Deep learning methods rely less on human knowledge, use more computation, and are accompanied by learning from a large training set, resulting in better speech recognition systems. Just like in a game, researchers are always trying to make the system work the way they think – they try to put knowledge in the system – but it turns out that the end result is often counterproductive and a huge waste of the researcher's time. But with Moore's Law, researchers can do a lot of calculations and find a way to use them effectively.
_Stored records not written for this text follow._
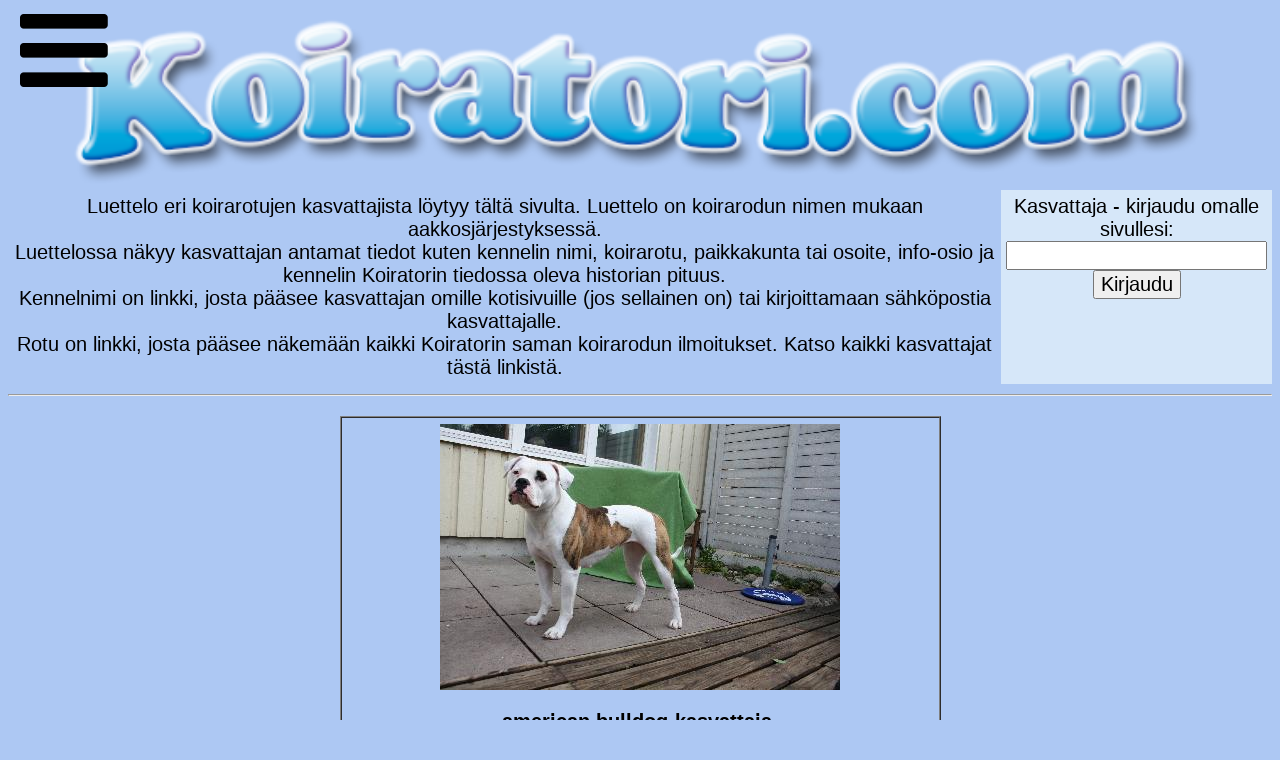

--- FILE ---
content_type: text/html; charset=UTF-8
request_url: https://koiratori.com/markkinakasvattajat.php?kasvattaja=440
body_size: 1755
content:
<!DOCTYPE html PUBLIC "-//W3C//DTD XHTML 1.0 Transitional//EN" "http://www.w3.org/TR/xhtml1/DTD/xhtml1-transitional.dtd">
<html xmlns="http://www.w3.org/1999/xhtml">
<head>
<title>Koiratori - pentu- ja koiramarkkinat, viralliset kasvattajat</title>
<meta http-equiv="Content-Type" content="text/html; charset=UTF-8" />

<link href="koiratorityylit22.css" rel="stylesheet" type="text/css" />
<link rel="stylesheet" href="https://cdnjs.cloudflare.com/ajax/libs/font-awesome/4.7.0/css/font-awesome.min.css">
    
    
</head>
  		

<body>
    
    
    <div class="menuvalikko"> 
            
    <input type="checkbox" id="checkbox">
        <label class="btn" for="checkbox"><i class="fa fa-bars"><span class="huomio">VALIKKO</span></i></label>
<div class="sidebar">
    <ul>
        <a href="https://www.koiratori.com"><li class="leipis">Etusivu</li></a>
        <a href="ostajalle.php"><li class="leipis">Lue! Tärkeä!</li></a>
        <a href="index_jatailmo_uusi.php"><li class="leipis">Jätä ilmoitus</li></a>
       <a href="omatilmoitukset.php"><li class="leipis">Omat ilmot</li></a>
        <a href="etsi.php"><li class="leipis">Etsi</li></a>
        <a href="markkinakasvattajat.php"><li class="leipis">Kasvattajat</li></a>
        <a href="markkinarodut.php"><li class="leipis">Koirarodut</li></a>
        <a href="kysely.php"><li class="leipis">Vastaa kyselyyn</li></a>
        <a href="markkina-analyysi.php"><li class="leipis">Mediatiedot</li></a>
        <a href="ilmoittajalle.php"><li class="leipis">Apua!</li></a>
    </ul>
</div>
            
    </div>    
    
    <div align="center"><a href="https://www.koiratori.com"><img src="koiratorikuvat/koiratori2022.png" alt="Tervetuloa Koiratori.com - ilmainen koiranmyynti- ja ostoilmoitusten tori. Kuvalliset ja ilman kuvia ilmoitukset maksutta. Lomake sivun alalaidassa!" width="674" height="108" title="Tervetuloa Koiratori.com - ilmainen koiranmyynti- ja ostoilmoitusten tori. Kuvalliset ja ilman kuvia ilmoitukset maksutta. Lomake sivun alalaidassa!" style="width: 90%; height: auto; "/></a> 
      </div>

    
<table border="0" align="center" cellpadding="5" cellspacing="0">
  <tr>
    <td valign="top"><div align="center"><span class="leipis">Luettelo eri koirarotujen kasvattajista l&ouml;ytyy t&auml;lt&auml; sivulta. Luettelo on koirarodun nimen mukaan aakkosj&auml;rjestyksess&auml;. <br />Luettelossa n&auml;kyy kasvattajan antamat tiedot kuten kennelin nimi, koirarotu, paikkakunta tai osoite, info-osio ja kennelin Koiratorin tiedossa oleva historian pituus.<br />Kennelnimi on linkki, josta p&auml;&auml;see kasvattajan omille kotisivuille (jos sellainen on) tai kirjoittamaan s&auml;hk&ouml;postia kasvattajalle.<br />Rotu on linkki, josta p&auml;&auml;see n&auml;kem&auml;&auml;n kaikki Koiratorin saman koirarodun ilmoitukset. <a href="markkinakasvattajat.php">Katso kaikki kasvattajat t&auml;st&auml; linkist&auml;. </a></span></div></td>
    <td valign="top" bgcolor="#D6E7F9"><form name="form2" method="post" action="">
      <div align="center"><span class="leipis">Kasvattaja - kirjaudu omalle sivullesi:
        <br>
          <input name="koodi" type="text" class="leipis" id="koodi" />
          </label>
          <br />
        <input name="kirjaudu" type="submit" class="leipis" id="kirjaudu" value="Kirjaudu" />
          </span></div>
    </form></td>
  </tr>
</table>

<hr />




<div align="center">
  </p>
  <table width="601" border="1" cellspacing="0" cellpadding="6">
  <tr>
    <td width="591"><div align="center"><img src="kasvattajakuvat/kasvattaja440/lyyjanella 134.jpg"></div>    <p align="center" class="sivunotsikko"><b>american bulldog-kasvattaja.</b>
    <h1 align="center">Ugly Bull's</h1>
    </p>
	  
      <hr />
      <p class="leipis">Yhteystiedot:</p>
      <blockquote>
        <p class="leipis">S&auml;hk&ouml;posti: <a href="mailto:heidi.lehtinen@uglybulls.com">heidi.lehtinen@uglybulls.com</a><br />
          Puhelin: 0400344656<br />
          Omat kotisivut: 
          (ei omia kotisivuja)          <br />
          Osoite: <a href="http://maps.google.fi?q=kirkkonummi, veikkola" target="_blank" title="Klikkaa ja näet sijainnin kartalla!">Kirkkonummi, veikkola</a>      </p>
      </blockquote>
      <hr />
	  
	  <span class="leipis">
	        </span>
	  <p class="leipis">Koirarotu: american bulldog.</p>
	  <p class="leipis">Kasvatamme amerikanbulldoggeja vaalien rodun alkuperää, käyttöominaisuuksia ja rakenteellista kestävyyttä. <br><br>Koiramme ovat osa perhettämme ja elävät laumana kotona. Tervetuloa tutustumaan rotuun.</p>
	  
      <span class="leipis">
      	  </span>
      <p class="leipis">
        <hr>        </span><br><br><br><br>      </p></td>
  </tr>
</table>
<br />
   <form name="form2" method="post" action="markkinakasvattajat.php">
            <p><a href="markkinakasvattajat.php" class="leipis">Haluatko oman kasvattajatunnuksen? Klikkaa t&auml;st&auml;. </a></p>
            <table border="0" cellpadding="5" cellspacing="0">
              <tr>
                <td colspan="3" valign="top" class="leipis">Muuta tietoja kirjautumalla sis&auml;&auml;n: </td>
              </tr>
              <tr>
                <td valign="top"><div align="right" class="leipis">Aktivointitunnuksesi</div></td>
                <td valign="top"><input name="koodi" type="text" class="leipis" id="koodi" size="20" /></td>
                <td valign="top">
				<input name="kirjaudu" type="submit" class="leipis" id="kirjaudu" value="Kirjaudu" />				</td>
              </tr>
            </table>
            <table border="1" cellspacing="0" cellpadding="5">
            	<tr>
            		<td><span class="leipis">Oletko unohtanut aktivointitunnuksesi? <a href="markkinakasvattajat.php?memo=1&kenneli=440&kasvattaja=440">Klikkaa t&auml;st&auml;</a>.</span></td>
           		</tr>
       	</table>
          
            </form>
<p>
    </p>
</blockquote>
</body>
</html>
A similar pattern exists in the field of computer vision. Early approaches thought that vision was to search for edges, generalized cylinders, or depending on SIFT features. But today, all these methods are abandoned. Modern deep learning neural networks can achieve better results using only the concepts of convolution and some invariance.
This is a very big lesson. Because we're still making the same kinds of mistakes, we still don't have a thorough understanding of the field of AI. To see this and effectively avoid repeating the mistakes of the past, we must understand why these mistakes lead us astray. We must learn the hard lesson that sticking to our mindset won't work in the long run. The painful lesson is based on the following historical observations:
AI researchers often try to construct knowledge in their own agents, which is often helpful and satisfying in the short term, but in the long run it can stall or even inhibit further development, and breakthroughs may eventually lead to the opposite approach – based on search and learning based on large-scale computing. Success in the end often comes with a hint of bitterness and can't be fully digested because that success isn't achieved through a likable, human-centered approach.
One thing we should learn from the hard way is that general-purpose methods are very powerful, and they will continue to scale as computing power increases, even when the available computation becomes very large. Search and learn seem to be just two ways to scale at will in this way.
Richard S., the Godfather of Reinforcement LearningSutton is currently a professor at the University of Alberta, Canada.
The second common point we learn from the painful lesson is that the actual content of consciousness is extremely complex; We should not try to think about the content of consciousness in simple ways, such as thinking about space, objects, multiple agents, or symmetry. All of them are part of an arbitrary, inherently complex external world.
They should not be inherentized, the reason for this is that complexity is endless; Instead, we should only build meta-methods that can find and capture this arbitrary complexity. The key to these methods is that they are able to find good approximations, but the search for them should be done by our methods, not by ourselves.
We want AI agents to discover new things like we do, rather than rediscover what we find. Building on what we've discovered only makes it harder to see how well the discovery process is complete.